A fig-tree curled out of our cottage wall;
They called it mine, I have forgotten why,
It must have been there long ere I was born:
Cric-cric-I think I hear the wasps o'erhead
Pricking the papers strung to flutter there
And keep off birds in fruit-time-coarse long papers,
And the wasps eat them, prick them through and through.


3rd Girl
How her mouth twitches! Where was I?-before
She broke in with her wishes and long gowns
And wasps-would I be such a fool!-Oh, here!
This is my way: I answer every one
Who asks me why I make so much of him-
(If you say, "you love him"-straight "he'll not be gulled!")
"He that seduced me when I was a girl
"Thus high-had eyes like yours, or hair like yours,
"Brown, red, white,"-as the case may be: that pleases!
See how that beetle burnishes in the path!
There sparkles he along the dust: and, there-
Your journey to that maize-tuft spoiled at least!


1st Girl
When I was young, they said if you killed one
Of those sunshiny beetles, that his friend
Up there, would shine no more that day nor next.


2nd Girl
When you were young?
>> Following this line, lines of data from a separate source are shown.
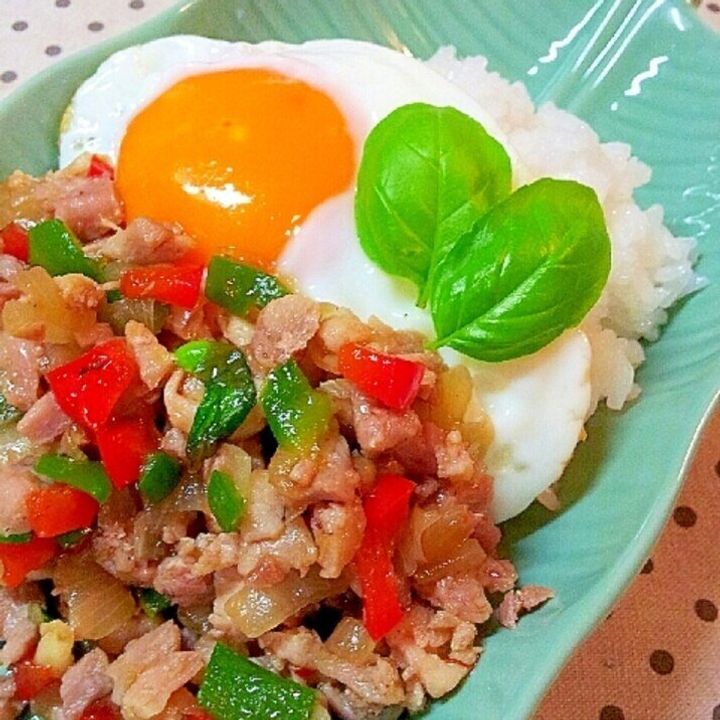 飾るだけじゃない バジル を使ったおすすめレシピ10選 いつもの料理にプラスするだけで風味豊かに大変身 サンキュ 飾るだけじゃない バジル を使ったおすすめレシピ10選 いつもの料理にプラスするだけで風味豊かに大変身 サンキュ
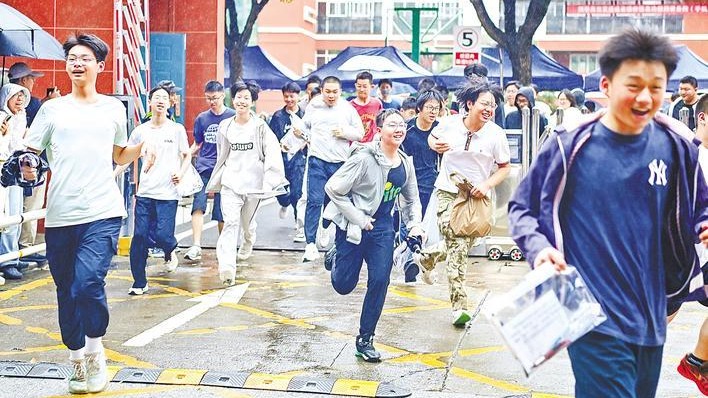 中考收官，考生樂“飛”了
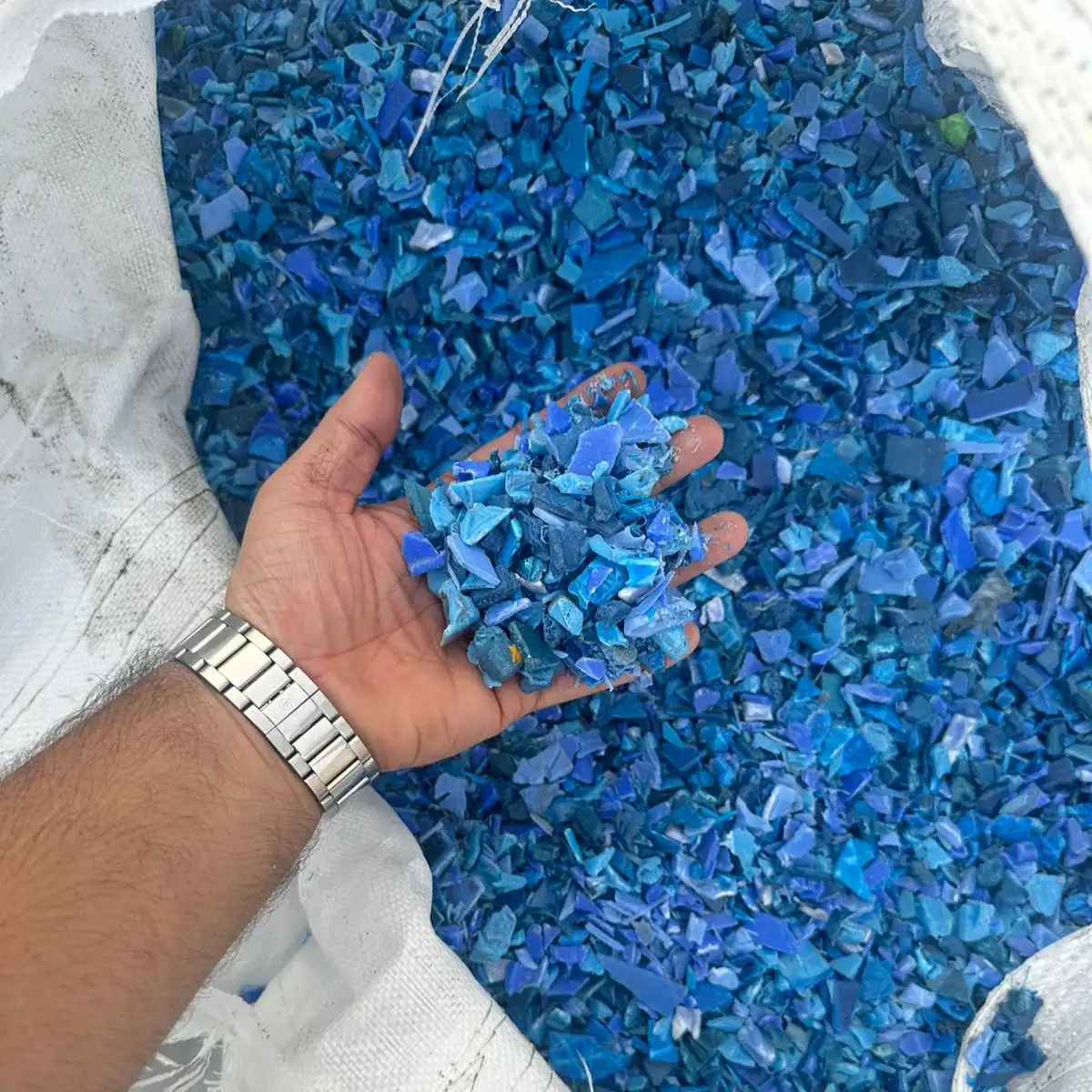 Bulk HDPE Blue Drum Scrap, Clean Washed Regrind,Clear Natural Plastic Ideal for Recycling Industrial Applications, Factory Price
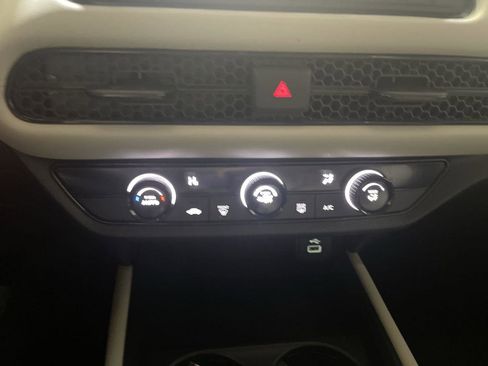 Used 2023 Honda HR-V LX image 18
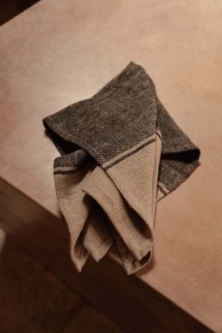 The Linen Dash Kitchen Towel - Natural Black - 50x70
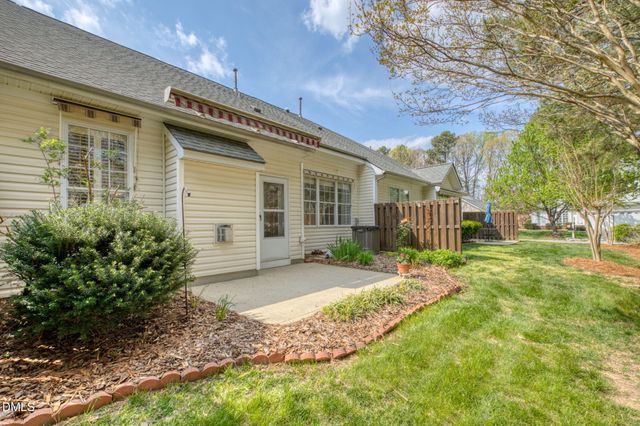 438 Sawgrass Hill Court, Cary, NC 27519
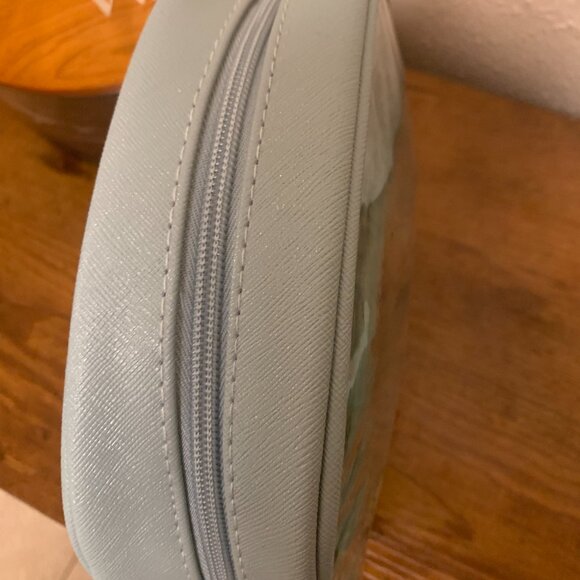 Disney Loungefly the Little Mermaid Travel Vanity Bag Pouch - Picture 7 of 11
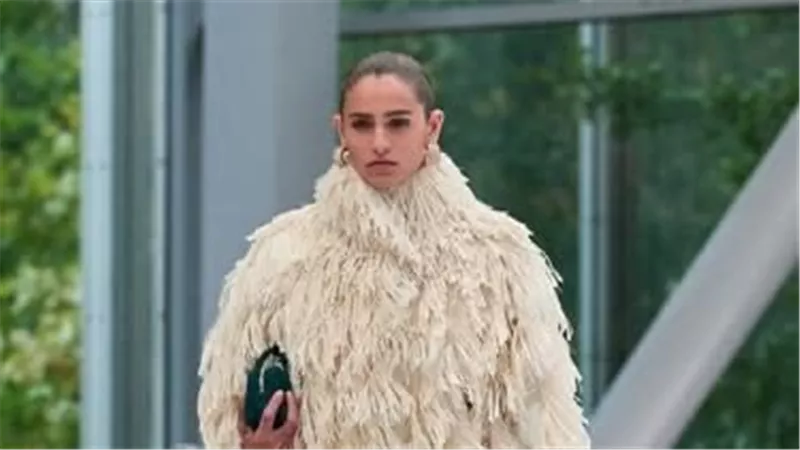 مجموعة Alaïa ربيع وصيف 2026: الجسد كمنحوتة، والموضة كلغة للصدق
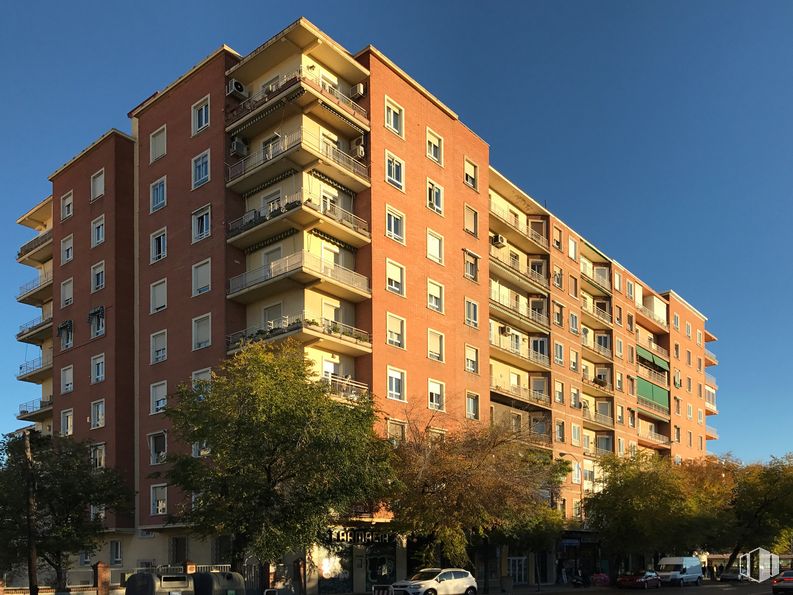 Local en venta en Plaza Castilla, Chamartín, Madrid, 28036 con edificio, cielo, día, ventana, propiedad, coche, árbol, bloque de torre, arquitectura y diseño urbano alrededor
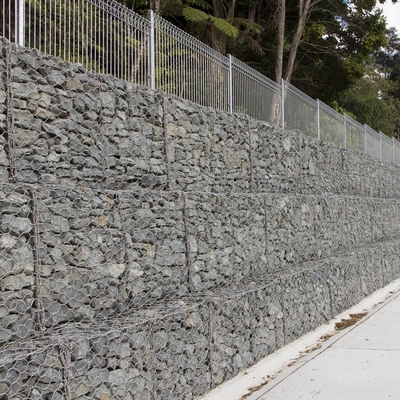Gabions Batu Isi Lipat Ditenun Untuk Proyek Sungai Dan Di Bawah Jembatan
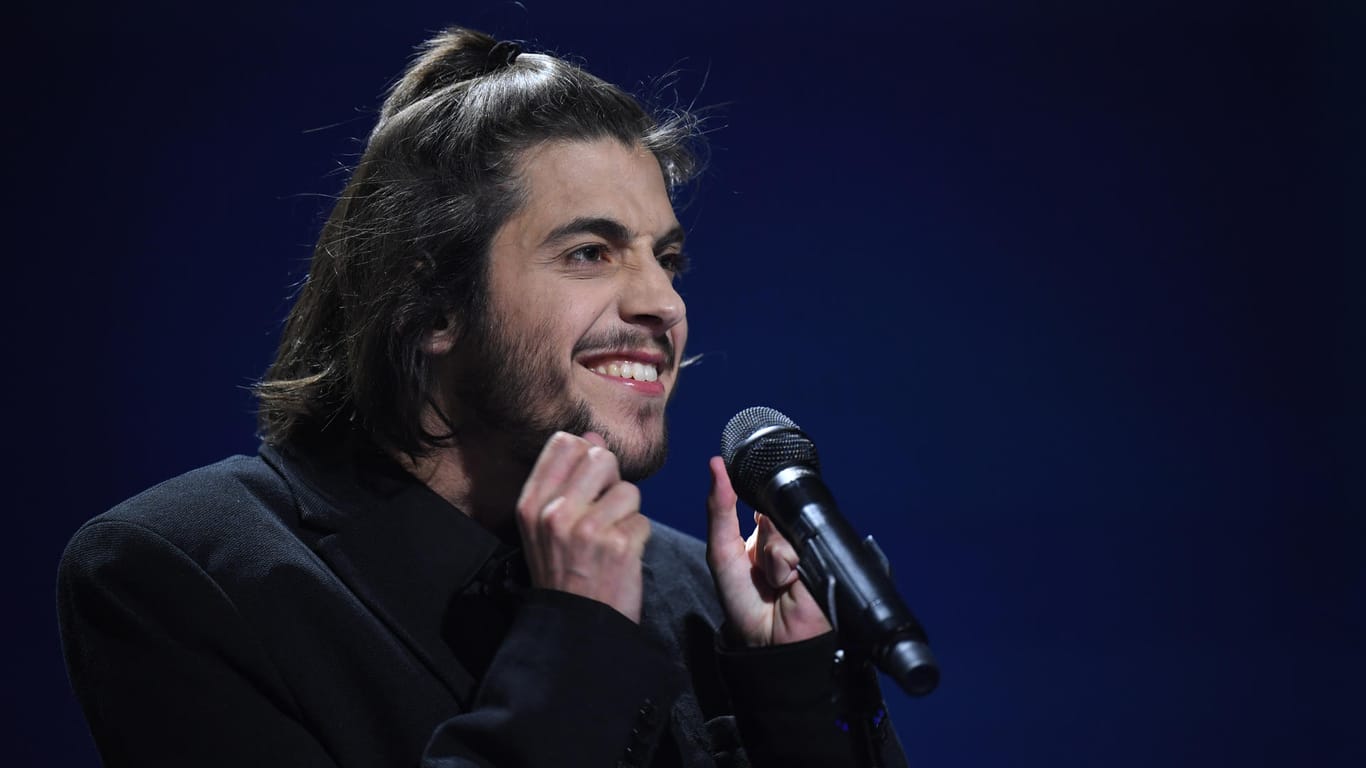 Salvador Sobral gewinnt den 62. Eurovision Song Contest.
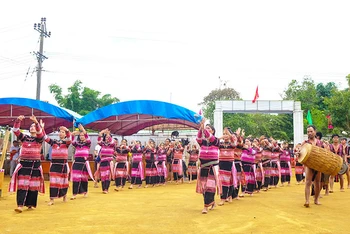 Lễ hội mừng lúa mới của đồng bào Ba Na, thôn K8, xã Vĩnh Sơn, huyện Vĩnh Thạnh.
Nor are you young, that's true.
How your plump arms, that were, have dropped away!
Why, I can span them. Cecco beats you still?
No matter, so you keep your curious hair.
I wish they'd find a way to dye our hair
Your colour-any lighter tint, indeed,
Than black: the men say they are sick of black,
Black eyes, black hair!


4th Girl
  Sick of yours, like enough.
Do you pretend you ever tasted lampreys
And ortolans? Giovita, of the palace,
Engaged (but there's no trusting him) to slice me
Polenta with a knife that had cut up
An ortolan.


2nd Girl
 Why, there! Is not that Pippa
We are to talk to, under the window,-quick,-
Where the lights are?


1st Girl
  That she? No, or she would sing.
For the Intendant said . . .


3rd Girl
  Oh, you sing first!
Then, if she listens and comes close . . I'll tell you,-
Sing that song the young English noble made,
Who took you for the purest of the pure,
And meant to leave the world for you-what fun!


2nd Girl
[sings]


You'll love me yet!-and I can tarry
 Your love's protracted growing:
June reared that bunch of flowers you carry,
 From seeds of April's sowing.


I plant a heartful now: some seed
 At least is sure to strike,
And yield-what you'll not pluck indeed,
 Not love, but, may be, like.


You'll look at least on love's remains,
 A grave's one violet:
Your look?-that pays a thousand pains.
 What's death? You'll love me yet!


3rd Girl
[to Pippa who approaches]


Oh, you may come closer-we shall not eat you! Why, you seem the very person that the great rich handsome Englishman has fallen so violently in love with. I'll tell you all about it.